PARIS — When ARTINFO France sat down with Espace Pierre Cardin’s Nicolas Laugero Lasserre at the art and culture venue (which he’s headed since 2008), the collector-turned-art executive had just purchased a new piece. “I fell in love with it,” he said, glancing knowingly at a gallerist who managed the sale.
A phrase that seems all the more credible knowing Lasserre’s background collecting, and cultivating, “contemporary urban art” — a term he much prefers over “street art.” A former actor, the now-37-year-old Lasserre developed an interest in visual art after moving to Paris in 1996 to study theatre. As he turned from the stage to more behind-the-scenes work directing museums and other cultural venues, he also began collecting — first with any and all pieces that interested him, and after later meeting gallerist Magda Danysz, with more focused purchases of both original works and prints by artists such as JR, Speedy Graphito, Miss. Tic, and Invader.

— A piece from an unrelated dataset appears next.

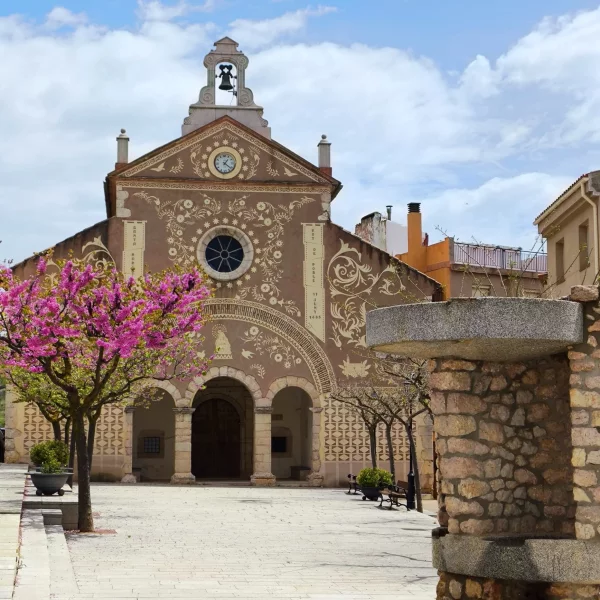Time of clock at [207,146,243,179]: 1:21
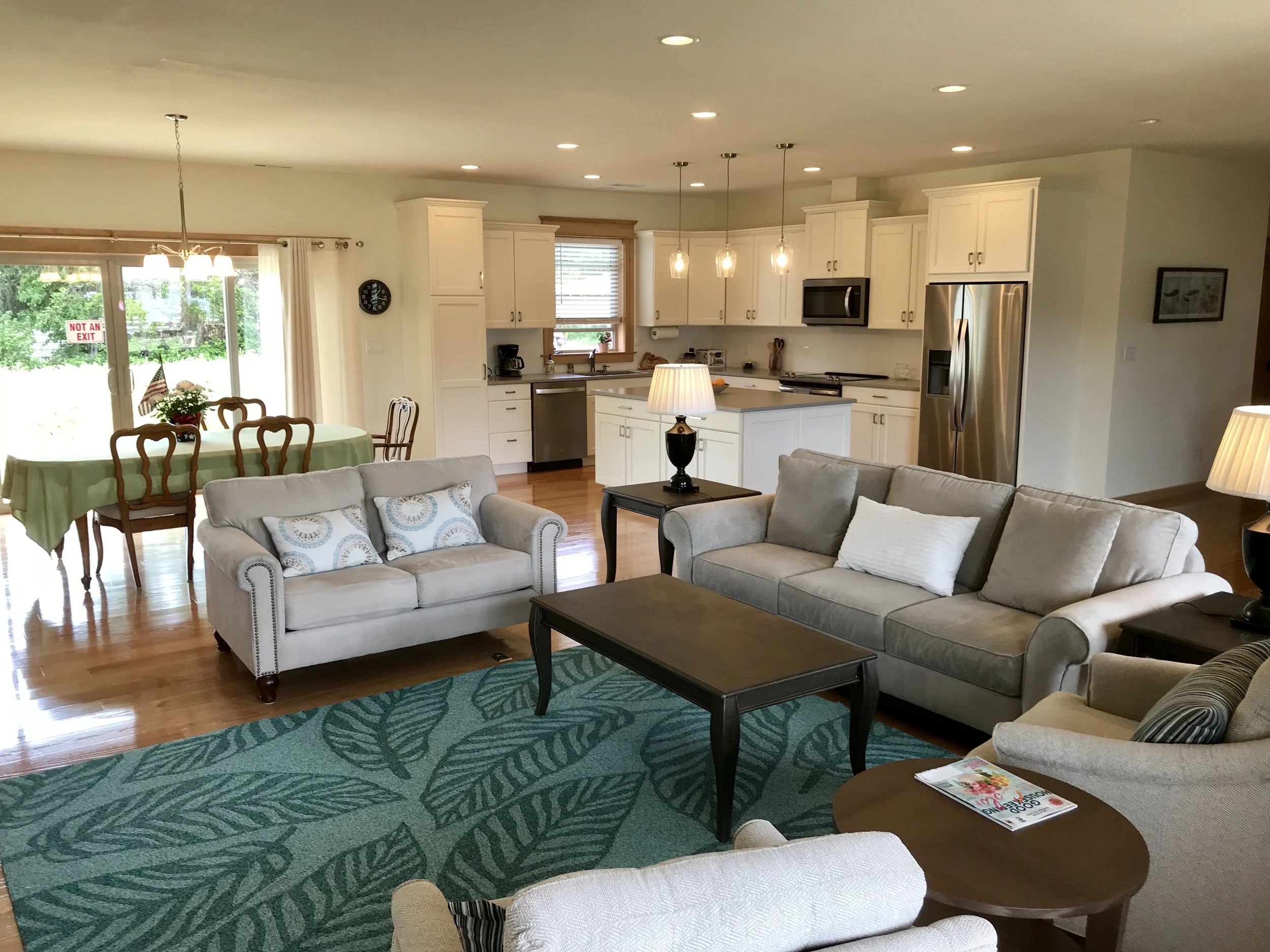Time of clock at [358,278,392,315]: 1:16
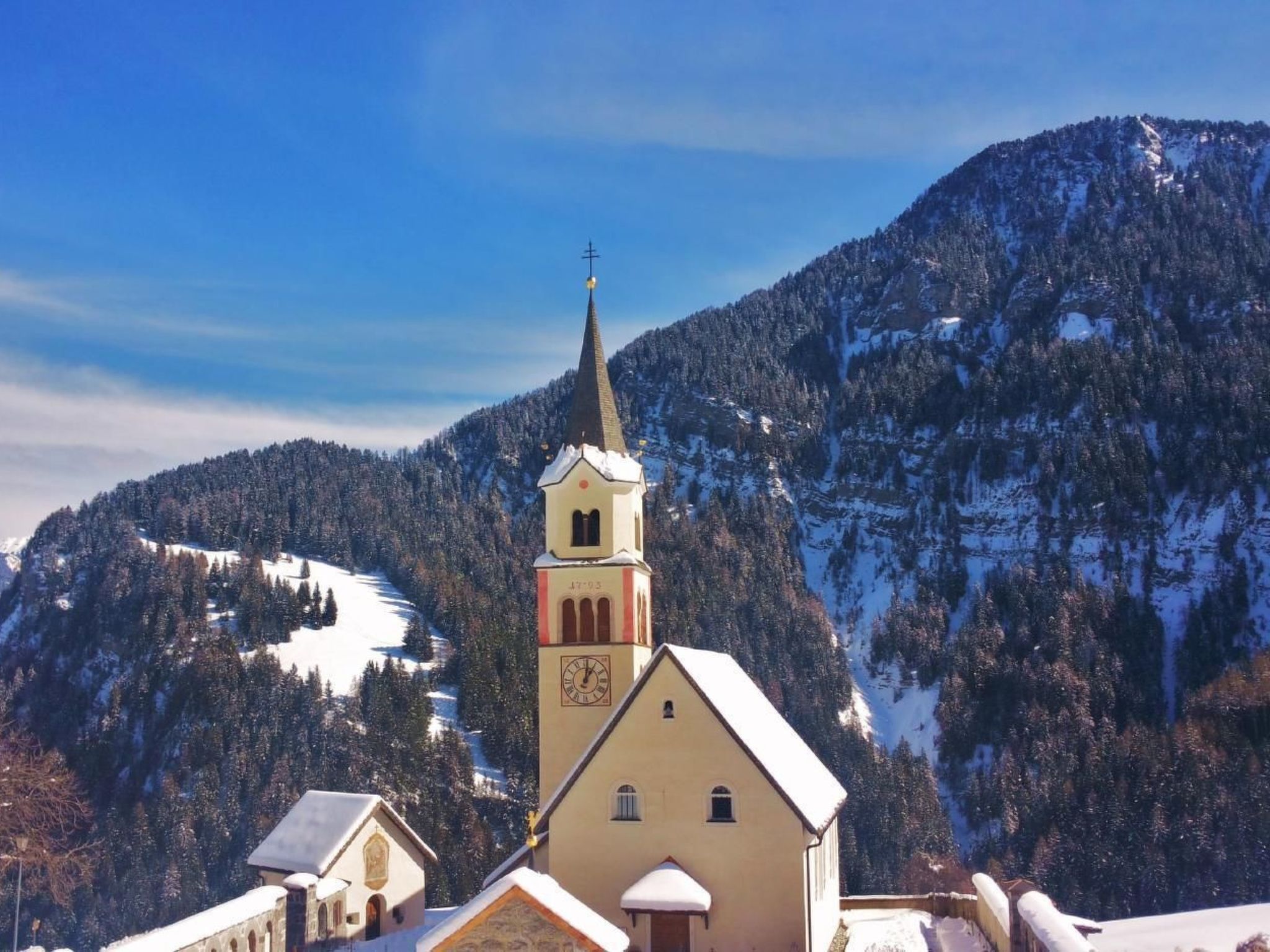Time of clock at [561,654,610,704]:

A truly self-taught expert (often considered a disappearing breed), Lasserre’s tastes often run towards those produced by artists who aim for access to the world at large. “I’m really into the idea of cultural democratization,” he explains. “Urban art is still accessible to the general public, outside the auction room. Shepard Fairey, for example, still sells limited-edition posters on his website for only 50 euros! Everyone can afford them.”

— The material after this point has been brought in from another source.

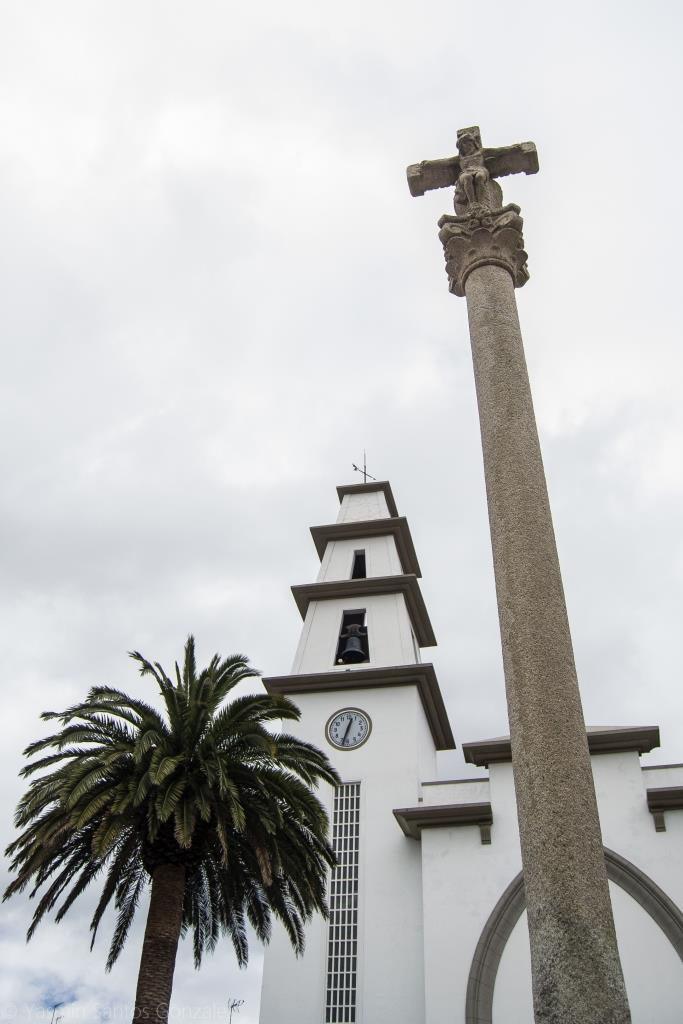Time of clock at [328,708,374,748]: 12:32
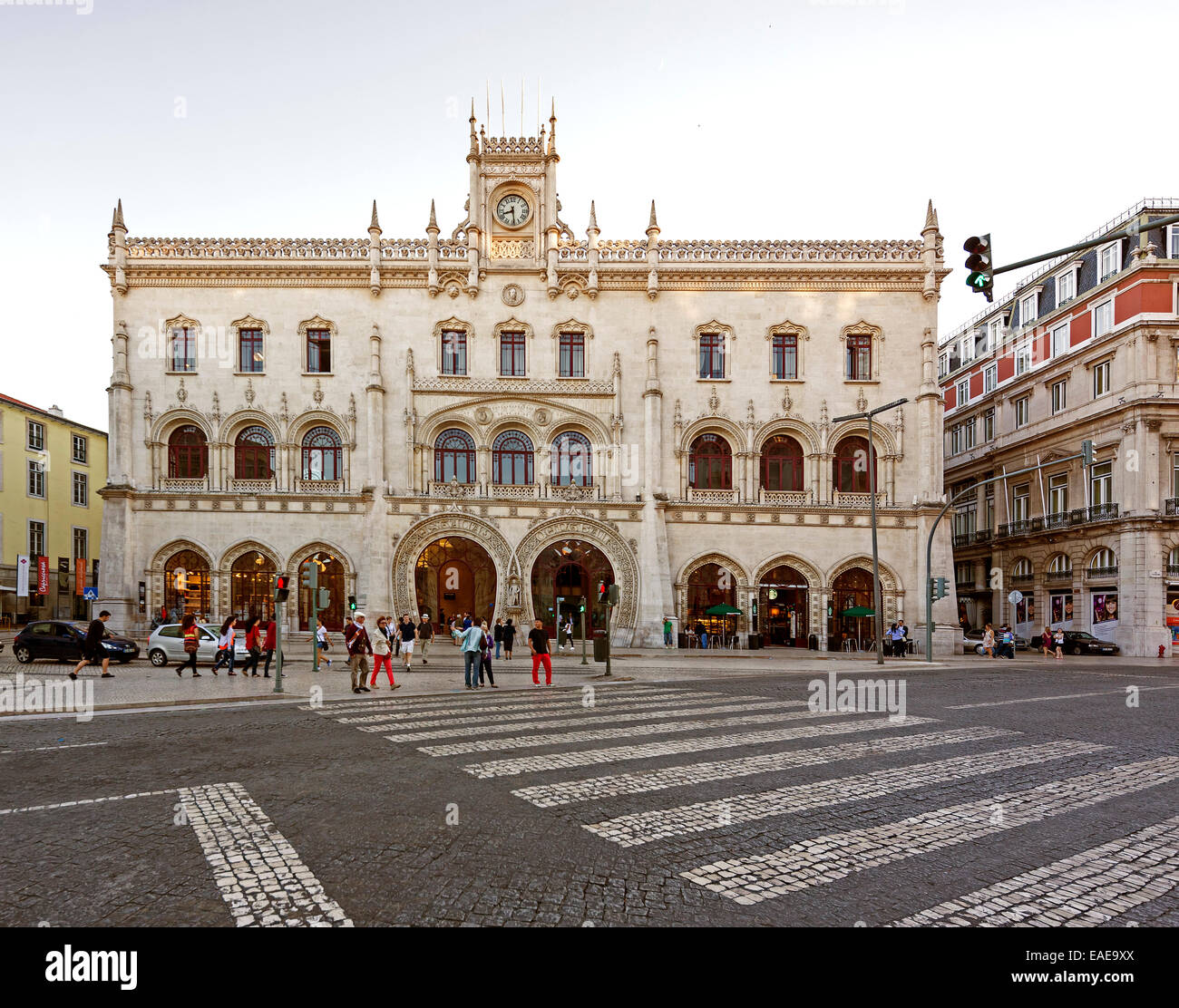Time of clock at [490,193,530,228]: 8:29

Since taking the helm at Espace Pierre Cardin (Lasserre is also the founder of art-and-culture website Artistik Rezo), he’s upped his collection to include most of the historic names in the street art movement, many of which are being showcased in a show at Vasari Auction in Bordeaux. The one-month show includes pieces by legends such as Blek Le Rat, Futura 2000, Jef Aerosol, and Speedy Graphito, along with auction-house darlings such as Banksy, JR, Invader, and Shepard Fairey, and upstarts such as Ludo and Swoon.

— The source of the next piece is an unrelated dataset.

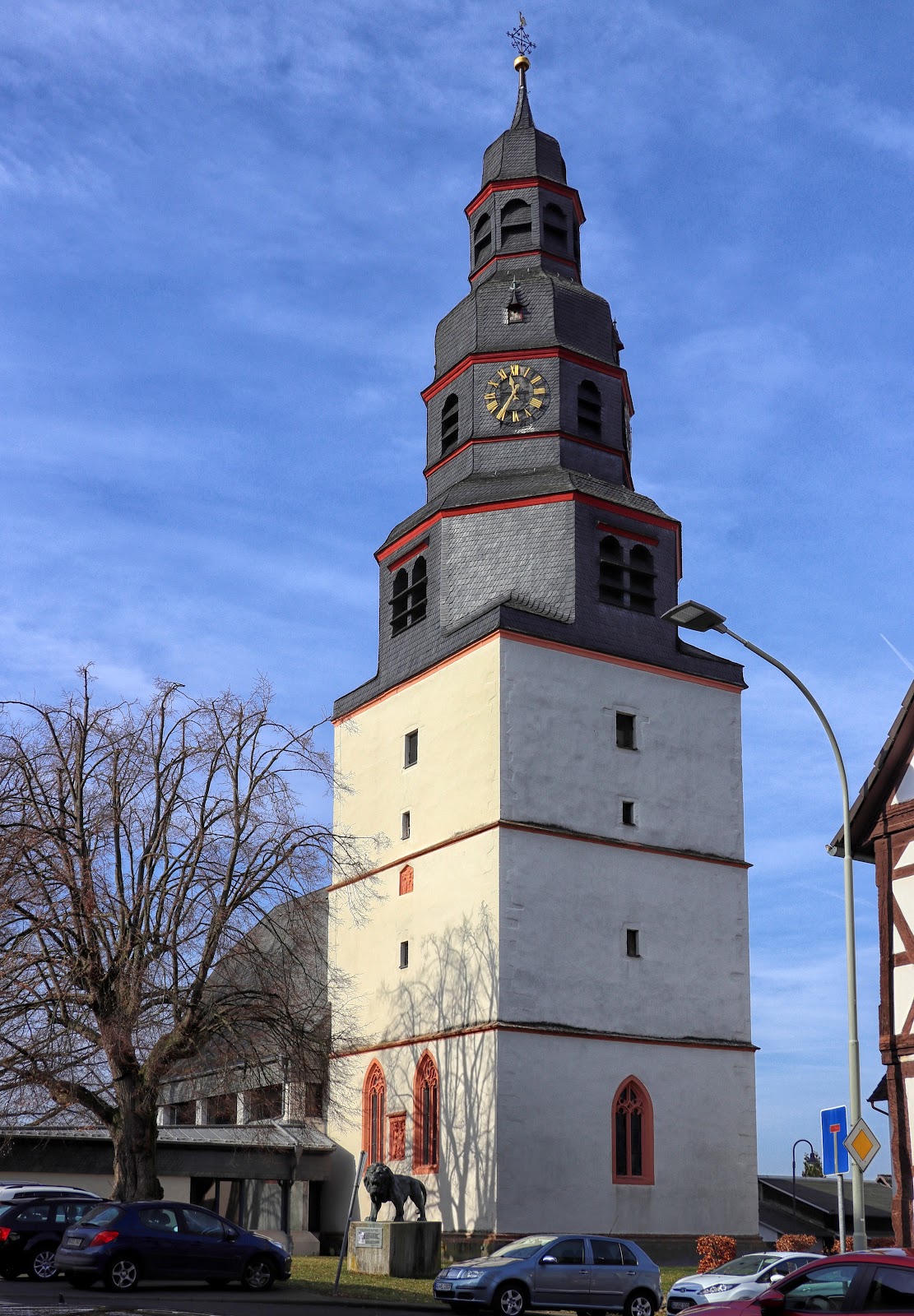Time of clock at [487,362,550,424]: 11:35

Other works from his collection (now at a cool 300) remain propped in his office in the 8th arrondissement — blood-red propaganda posters by Fairey, as well as a Rero piece announcing hate for Serge Gainsbourg in the artist’s usual crossed-out letters.
Now seasoned as an authority and as a collector, Lasserre knows what he’s doing when he buys a piece, though he still makes the occasional impulse purchase. “I try to construct groups of series, of works by a single artist, and to give a coherent direction to my collection,” he said. And why such a focus on urban art? In short, it’s by “committed artists who react to and resist the present,” Lasserre says.